Richter rehabilitiert Ex-Rektorin von Ludwigsburger Hochschule

Archivartikel

Mannheim.Den Auftakt der Verhandlung über die Rechtmäßigkeit ihrer Abberufung kann die ehemalige Rektorin der Verwaltungshochschule Ludwigsburg als persönlichen Erfolg verzeichnen: Der Vorsitzende Richter Andreas Roth bezeichnete Claudia Stöckle vor dem Verwaltungsgerichtshof als Opfer einer Intrige der damaligen Kanzlerin der Hochschule. "Es gab disizipliar- und strafrechtlich relevantes Verhalten - aber nicht von Ihnen", sagte Roth am Donnerstag in Mannheim. Für Stöckle ist diese Rehabilitierung wichtig. Sie sieht ihre Abwahl als Folge der von ihr entdeckten Missstände an der Hochschule für öffentliche Verwaltung und Finanzen und der fehlenden Unterstützung des Wissenschaftsministeriums.

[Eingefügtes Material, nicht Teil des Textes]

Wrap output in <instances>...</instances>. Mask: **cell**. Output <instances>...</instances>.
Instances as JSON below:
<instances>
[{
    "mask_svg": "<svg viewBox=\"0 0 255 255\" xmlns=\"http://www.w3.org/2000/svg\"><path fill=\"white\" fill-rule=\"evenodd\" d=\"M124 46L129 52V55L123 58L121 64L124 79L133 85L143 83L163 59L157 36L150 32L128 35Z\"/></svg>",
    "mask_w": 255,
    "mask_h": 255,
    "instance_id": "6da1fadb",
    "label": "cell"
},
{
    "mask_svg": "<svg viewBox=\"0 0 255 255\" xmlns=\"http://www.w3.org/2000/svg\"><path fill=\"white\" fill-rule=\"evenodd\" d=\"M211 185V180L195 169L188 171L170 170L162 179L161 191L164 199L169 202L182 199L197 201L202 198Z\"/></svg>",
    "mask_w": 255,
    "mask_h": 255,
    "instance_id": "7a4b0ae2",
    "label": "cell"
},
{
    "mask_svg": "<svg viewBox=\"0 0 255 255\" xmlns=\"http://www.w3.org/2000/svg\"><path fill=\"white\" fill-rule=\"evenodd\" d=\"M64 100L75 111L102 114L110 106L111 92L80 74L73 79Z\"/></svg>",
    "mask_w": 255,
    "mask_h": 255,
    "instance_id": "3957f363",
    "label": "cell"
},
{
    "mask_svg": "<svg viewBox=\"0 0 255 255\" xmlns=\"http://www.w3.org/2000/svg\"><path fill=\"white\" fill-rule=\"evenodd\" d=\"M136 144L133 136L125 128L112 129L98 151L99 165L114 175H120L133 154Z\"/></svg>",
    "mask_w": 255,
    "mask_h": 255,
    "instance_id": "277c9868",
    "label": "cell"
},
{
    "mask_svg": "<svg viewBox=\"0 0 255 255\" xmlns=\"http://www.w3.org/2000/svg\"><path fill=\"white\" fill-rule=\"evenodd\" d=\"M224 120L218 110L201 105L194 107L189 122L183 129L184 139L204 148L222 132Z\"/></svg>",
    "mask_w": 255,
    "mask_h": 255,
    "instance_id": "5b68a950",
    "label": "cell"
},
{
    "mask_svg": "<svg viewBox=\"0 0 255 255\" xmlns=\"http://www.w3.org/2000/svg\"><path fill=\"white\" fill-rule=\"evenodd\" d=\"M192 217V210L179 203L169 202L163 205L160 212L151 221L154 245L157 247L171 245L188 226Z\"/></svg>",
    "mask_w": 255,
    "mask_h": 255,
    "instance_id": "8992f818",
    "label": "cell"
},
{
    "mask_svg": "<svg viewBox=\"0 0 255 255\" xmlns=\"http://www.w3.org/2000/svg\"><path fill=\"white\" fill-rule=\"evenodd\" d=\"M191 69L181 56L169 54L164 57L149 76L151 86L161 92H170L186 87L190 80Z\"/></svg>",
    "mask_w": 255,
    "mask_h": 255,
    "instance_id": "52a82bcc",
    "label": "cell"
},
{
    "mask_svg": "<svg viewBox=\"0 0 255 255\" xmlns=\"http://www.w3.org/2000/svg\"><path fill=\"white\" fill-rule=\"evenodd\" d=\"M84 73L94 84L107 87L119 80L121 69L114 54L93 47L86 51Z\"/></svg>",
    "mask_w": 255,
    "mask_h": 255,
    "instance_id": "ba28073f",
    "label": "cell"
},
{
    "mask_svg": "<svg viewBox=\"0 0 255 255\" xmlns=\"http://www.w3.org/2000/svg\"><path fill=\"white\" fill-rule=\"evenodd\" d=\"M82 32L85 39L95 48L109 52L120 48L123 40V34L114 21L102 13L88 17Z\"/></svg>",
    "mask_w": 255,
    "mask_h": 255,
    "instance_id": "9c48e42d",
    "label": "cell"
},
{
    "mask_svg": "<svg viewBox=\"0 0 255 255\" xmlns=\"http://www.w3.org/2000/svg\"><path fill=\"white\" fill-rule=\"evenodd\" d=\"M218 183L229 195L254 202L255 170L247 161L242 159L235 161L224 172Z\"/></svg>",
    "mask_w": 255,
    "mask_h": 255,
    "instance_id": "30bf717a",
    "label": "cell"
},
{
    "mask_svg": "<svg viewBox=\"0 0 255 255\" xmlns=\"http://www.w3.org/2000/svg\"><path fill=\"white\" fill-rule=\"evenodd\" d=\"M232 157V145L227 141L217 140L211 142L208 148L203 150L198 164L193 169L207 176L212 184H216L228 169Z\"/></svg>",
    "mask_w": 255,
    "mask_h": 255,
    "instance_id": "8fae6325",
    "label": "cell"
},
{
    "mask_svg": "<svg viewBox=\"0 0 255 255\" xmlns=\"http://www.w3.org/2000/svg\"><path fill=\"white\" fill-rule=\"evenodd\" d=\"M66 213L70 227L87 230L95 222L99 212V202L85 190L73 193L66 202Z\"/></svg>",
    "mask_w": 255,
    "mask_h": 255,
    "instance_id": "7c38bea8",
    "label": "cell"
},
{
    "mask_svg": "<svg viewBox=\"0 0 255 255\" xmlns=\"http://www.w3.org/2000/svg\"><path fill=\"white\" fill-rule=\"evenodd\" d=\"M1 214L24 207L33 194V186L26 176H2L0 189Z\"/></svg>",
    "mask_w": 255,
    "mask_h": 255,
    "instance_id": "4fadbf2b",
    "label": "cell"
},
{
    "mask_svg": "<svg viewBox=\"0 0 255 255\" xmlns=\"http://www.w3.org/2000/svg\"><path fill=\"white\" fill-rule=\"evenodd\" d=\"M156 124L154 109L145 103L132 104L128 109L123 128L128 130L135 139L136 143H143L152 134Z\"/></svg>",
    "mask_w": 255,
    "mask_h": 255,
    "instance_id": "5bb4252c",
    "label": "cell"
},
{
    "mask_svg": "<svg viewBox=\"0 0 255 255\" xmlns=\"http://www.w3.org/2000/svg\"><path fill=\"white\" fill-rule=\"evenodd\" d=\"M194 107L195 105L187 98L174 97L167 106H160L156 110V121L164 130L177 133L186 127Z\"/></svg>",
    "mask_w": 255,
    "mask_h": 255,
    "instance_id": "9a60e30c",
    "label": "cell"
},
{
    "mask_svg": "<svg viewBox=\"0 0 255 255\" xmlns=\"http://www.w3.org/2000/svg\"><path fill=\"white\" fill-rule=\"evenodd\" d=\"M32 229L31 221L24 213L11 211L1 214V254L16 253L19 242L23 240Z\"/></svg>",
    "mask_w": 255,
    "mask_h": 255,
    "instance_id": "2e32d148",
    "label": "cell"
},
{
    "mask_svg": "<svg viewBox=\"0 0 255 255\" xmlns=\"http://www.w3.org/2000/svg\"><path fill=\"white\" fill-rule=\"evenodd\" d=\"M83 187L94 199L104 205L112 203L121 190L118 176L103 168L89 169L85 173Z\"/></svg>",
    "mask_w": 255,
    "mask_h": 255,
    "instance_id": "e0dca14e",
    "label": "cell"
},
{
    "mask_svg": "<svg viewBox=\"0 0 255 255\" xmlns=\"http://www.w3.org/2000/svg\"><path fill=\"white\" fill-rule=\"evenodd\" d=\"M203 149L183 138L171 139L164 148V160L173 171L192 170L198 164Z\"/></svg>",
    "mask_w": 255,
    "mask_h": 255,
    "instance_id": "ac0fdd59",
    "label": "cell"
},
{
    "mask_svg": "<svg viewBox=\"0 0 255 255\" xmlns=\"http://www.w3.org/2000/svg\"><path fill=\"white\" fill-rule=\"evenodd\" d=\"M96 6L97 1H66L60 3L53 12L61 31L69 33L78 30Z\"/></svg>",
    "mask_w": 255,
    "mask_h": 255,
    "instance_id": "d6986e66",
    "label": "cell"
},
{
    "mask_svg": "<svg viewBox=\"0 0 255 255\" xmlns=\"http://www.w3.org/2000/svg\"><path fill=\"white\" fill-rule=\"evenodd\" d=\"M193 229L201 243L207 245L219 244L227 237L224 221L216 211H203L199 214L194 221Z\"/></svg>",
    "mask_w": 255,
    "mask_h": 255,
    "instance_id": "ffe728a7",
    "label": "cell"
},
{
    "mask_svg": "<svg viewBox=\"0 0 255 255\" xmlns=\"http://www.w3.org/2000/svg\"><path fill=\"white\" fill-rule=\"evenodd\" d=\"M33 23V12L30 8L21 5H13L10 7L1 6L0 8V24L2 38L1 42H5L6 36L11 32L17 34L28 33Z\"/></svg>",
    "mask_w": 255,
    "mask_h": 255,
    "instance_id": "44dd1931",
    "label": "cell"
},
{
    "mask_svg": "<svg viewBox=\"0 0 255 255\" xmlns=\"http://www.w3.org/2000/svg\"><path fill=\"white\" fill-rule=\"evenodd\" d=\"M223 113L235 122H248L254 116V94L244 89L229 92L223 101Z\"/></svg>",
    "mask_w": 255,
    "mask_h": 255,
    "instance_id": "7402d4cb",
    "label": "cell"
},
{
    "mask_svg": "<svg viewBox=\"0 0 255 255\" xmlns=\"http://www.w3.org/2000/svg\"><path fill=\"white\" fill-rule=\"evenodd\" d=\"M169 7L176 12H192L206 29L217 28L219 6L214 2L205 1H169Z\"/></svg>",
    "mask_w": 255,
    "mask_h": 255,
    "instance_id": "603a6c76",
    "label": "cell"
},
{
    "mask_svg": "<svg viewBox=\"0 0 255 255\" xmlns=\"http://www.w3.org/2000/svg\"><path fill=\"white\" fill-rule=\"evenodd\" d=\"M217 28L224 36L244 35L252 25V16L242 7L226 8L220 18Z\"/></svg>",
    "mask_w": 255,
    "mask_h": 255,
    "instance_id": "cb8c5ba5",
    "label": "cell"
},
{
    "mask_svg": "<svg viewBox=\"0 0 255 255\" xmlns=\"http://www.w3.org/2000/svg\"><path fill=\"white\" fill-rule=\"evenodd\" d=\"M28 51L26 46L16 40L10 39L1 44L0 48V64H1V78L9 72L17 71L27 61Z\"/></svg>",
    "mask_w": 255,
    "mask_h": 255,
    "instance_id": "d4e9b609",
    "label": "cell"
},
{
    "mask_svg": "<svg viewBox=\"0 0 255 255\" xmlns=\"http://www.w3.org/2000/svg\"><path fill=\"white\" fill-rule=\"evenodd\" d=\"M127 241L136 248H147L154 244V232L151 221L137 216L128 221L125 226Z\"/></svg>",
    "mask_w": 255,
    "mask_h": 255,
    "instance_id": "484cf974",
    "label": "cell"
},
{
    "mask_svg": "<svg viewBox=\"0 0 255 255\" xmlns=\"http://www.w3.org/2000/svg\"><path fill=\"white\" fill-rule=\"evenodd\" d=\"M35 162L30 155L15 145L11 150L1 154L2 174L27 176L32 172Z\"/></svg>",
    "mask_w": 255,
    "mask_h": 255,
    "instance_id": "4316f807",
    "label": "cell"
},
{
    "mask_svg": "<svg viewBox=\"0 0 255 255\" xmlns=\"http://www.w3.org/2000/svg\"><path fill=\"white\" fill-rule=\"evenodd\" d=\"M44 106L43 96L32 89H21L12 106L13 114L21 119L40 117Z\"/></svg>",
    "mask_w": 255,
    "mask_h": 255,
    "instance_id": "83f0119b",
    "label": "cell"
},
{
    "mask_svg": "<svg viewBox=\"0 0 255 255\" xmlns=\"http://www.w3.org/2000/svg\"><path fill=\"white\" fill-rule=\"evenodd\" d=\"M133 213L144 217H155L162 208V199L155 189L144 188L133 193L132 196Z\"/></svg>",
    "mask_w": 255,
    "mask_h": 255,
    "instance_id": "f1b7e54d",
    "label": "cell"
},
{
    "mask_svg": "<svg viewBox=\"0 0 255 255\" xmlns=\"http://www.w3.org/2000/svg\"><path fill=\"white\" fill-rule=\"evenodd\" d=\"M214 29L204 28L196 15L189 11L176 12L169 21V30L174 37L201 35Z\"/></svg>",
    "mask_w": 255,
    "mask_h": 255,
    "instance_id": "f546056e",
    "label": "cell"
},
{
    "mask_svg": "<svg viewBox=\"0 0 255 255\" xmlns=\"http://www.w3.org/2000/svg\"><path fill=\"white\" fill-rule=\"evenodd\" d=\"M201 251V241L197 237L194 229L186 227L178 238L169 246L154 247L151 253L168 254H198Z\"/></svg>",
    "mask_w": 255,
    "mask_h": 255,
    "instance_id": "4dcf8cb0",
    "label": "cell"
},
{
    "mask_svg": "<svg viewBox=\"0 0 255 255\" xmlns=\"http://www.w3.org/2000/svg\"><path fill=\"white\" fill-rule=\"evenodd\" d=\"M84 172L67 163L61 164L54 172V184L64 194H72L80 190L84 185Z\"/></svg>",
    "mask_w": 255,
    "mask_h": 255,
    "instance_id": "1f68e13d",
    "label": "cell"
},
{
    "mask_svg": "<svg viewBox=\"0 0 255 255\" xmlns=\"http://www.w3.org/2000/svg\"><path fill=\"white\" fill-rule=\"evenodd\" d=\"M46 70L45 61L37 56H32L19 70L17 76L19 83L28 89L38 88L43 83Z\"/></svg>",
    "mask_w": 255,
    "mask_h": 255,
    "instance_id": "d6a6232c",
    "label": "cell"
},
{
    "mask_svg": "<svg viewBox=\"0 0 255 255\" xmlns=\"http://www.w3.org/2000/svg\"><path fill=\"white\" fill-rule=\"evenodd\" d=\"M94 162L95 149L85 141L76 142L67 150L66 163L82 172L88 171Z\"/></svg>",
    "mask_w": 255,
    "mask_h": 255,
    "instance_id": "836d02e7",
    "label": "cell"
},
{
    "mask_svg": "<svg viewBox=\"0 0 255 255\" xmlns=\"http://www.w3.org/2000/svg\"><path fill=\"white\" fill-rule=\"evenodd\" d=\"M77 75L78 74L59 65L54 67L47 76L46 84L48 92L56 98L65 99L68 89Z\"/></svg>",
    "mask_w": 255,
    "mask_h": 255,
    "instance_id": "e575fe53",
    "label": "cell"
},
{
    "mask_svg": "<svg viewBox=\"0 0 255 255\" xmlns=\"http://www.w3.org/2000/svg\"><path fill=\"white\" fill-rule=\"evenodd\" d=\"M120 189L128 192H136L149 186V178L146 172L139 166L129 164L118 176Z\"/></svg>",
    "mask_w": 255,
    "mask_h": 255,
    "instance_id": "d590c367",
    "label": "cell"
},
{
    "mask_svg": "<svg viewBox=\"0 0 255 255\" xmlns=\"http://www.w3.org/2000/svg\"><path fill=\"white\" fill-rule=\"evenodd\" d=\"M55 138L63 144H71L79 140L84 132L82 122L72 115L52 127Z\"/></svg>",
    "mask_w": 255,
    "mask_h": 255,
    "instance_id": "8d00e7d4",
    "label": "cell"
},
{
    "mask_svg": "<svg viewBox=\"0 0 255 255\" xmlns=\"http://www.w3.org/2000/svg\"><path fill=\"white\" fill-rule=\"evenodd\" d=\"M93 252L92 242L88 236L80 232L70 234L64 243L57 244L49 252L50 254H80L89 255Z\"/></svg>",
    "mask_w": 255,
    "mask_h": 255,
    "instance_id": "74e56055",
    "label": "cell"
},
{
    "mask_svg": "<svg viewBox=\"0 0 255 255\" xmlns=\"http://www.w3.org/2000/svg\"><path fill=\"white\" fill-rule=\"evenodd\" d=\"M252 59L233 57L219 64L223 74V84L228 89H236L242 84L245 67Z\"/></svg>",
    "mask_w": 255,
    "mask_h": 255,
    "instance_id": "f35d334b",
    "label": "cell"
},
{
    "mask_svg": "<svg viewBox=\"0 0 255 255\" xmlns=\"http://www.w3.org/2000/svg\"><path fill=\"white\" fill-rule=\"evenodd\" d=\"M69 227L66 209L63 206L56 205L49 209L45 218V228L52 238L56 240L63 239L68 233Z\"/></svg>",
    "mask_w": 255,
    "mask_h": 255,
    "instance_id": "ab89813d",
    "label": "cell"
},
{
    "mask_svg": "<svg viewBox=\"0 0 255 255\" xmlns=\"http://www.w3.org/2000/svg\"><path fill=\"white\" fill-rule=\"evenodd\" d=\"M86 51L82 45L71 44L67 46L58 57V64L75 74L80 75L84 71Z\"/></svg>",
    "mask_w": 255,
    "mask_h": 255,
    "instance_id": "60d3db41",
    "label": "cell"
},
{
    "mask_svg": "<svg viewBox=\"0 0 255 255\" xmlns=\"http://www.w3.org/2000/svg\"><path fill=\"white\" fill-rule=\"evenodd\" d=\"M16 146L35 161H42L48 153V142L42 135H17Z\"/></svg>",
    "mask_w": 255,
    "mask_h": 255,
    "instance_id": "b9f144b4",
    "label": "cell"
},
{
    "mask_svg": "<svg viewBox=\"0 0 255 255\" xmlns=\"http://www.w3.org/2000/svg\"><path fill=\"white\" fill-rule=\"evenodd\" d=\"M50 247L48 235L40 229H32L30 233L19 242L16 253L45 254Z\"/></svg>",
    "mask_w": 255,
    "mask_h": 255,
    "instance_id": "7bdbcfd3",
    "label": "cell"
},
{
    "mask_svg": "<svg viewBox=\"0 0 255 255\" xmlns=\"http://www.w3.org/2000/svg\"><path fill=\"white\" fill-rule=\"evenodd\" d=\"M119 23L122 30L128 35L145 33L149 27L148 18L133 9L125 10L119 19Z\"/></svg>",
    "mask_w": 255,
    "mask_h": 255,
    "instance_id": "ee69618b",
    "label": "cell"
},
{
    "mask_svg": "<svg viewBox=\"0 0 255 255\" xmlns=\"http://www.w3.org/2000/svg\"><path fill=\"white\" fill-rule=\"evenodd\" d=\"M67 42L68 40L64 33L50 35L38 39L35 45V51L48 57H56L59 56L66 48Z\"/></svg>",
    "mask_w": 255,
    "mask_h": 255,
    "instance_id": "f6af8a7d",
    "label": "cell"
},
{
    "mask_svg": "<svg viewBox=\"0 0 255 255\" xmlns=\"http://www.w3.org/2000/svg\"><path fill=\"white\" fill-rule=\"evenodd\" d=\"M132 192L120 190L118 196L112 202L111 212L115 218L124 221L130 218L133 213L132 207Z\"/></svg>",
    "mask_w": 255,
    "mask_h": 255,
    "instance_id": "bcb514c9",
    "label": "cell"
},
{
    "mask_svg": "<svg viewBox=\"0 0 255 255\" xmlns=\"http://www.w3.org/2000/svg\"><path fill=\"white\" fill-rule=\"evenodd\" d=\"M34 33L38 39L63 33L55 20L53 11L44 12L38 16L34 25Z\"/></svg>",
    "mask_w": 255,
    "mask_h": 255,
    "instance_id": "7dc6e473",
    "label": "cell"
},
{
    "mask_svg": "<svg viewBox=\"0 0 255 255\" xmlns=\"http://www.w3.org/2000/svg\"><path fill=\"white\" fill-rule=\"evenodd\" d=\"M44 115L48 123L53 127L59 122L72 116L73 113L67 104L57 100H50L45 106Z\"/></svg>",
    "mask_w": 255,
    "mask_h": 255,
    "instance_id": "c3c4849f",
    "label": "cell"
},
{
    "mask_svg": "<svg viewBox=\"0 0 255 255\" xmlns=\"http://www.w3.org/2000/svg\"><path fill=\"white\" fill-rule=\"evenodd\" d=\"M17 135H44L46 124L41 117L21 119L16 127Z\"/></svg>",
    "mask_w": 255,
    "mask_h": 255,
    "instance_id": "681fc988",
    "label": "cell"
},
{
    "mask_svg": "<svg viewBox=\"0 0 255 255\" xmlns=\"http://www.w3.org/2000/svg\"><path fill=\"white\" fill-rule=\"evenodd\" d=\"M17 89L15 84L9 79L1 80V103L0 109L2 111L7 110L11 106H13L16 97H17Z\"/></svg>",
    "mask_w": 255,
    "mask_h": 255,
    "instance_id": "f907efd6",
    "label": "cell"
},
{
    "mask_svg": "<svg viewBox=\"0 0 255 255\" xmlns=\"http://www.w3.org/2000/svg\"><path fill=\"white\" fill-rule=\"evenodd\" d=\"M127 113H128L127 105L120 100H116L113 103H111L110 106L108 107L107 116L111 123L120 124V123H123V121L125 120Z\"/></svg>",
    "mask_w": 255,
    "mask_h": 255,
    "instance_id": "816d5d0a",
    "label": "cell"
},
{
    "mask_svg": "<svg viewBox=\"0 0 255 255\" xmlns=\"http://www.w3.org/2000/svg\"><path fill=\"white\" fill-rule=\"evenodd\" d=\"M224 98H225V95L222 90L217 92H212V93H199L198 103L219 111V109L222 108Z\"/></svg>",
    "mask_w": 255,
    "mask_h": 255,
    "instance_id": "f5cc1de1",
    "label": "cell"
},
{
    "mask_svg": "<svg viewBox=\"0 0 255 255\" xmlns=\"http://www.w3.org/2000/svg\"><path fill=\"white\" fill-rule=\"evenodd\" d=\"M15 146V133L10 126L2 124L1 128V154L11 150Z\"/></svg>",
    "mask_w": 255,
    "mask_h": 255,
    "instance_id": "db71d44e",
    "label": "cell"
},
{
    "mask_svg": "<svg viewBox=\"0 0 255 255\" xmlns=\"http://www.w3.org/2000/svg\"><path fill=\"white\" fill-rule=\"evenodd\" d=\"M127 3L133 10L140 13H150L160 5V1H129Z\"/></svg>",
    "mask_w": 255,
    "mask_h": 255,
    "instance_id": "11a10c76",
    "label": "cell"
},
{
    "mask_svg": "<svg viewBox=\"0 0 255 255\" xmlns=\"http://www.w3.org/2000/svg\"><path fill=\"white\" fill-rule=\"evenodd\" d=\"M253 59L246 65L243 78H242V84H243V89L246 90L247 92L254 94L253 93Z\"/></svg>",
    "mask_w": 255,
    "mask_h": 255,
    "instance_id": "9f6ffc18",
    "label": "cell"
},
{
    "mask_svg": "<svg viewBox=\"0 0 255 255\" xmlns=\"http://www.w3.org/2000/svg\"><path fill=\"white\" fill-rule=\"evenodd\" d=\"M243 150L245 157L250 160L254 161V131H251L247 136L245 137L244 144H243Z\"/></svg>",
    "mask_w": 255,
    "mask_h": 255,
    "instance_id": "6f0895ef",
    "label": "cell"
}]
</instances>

Roth äußerte sich in der Frage der Rechtmäßigkeit der Abberufung Stöckles durch Hochschulrat, Senat und Wissenschaftsministerium Anfang 2015 weniger klar. Nach dem Erfolg Stöckles vor dem Verwaltungsgericht Stuttgart, das 2018 ihre Abberufung als rechtswidrig bewertet hatte, hatten Land und Hochschule Rechtsmittel eingelegt. Zum Thema Abwahl äußerte sich Roth nur so: Bei der Abstimmung hätten sich mehr als zwei Drittel gegen den Verbleib Stöckles an der Amtsspitze ausgesprochen. Er sprach von einem unübersehbaren Vertrauensverlust. Stöckle hatte moniert, dass die Gremien keine konkreten Gründe für ihre Abwahl publik gemacht hätten.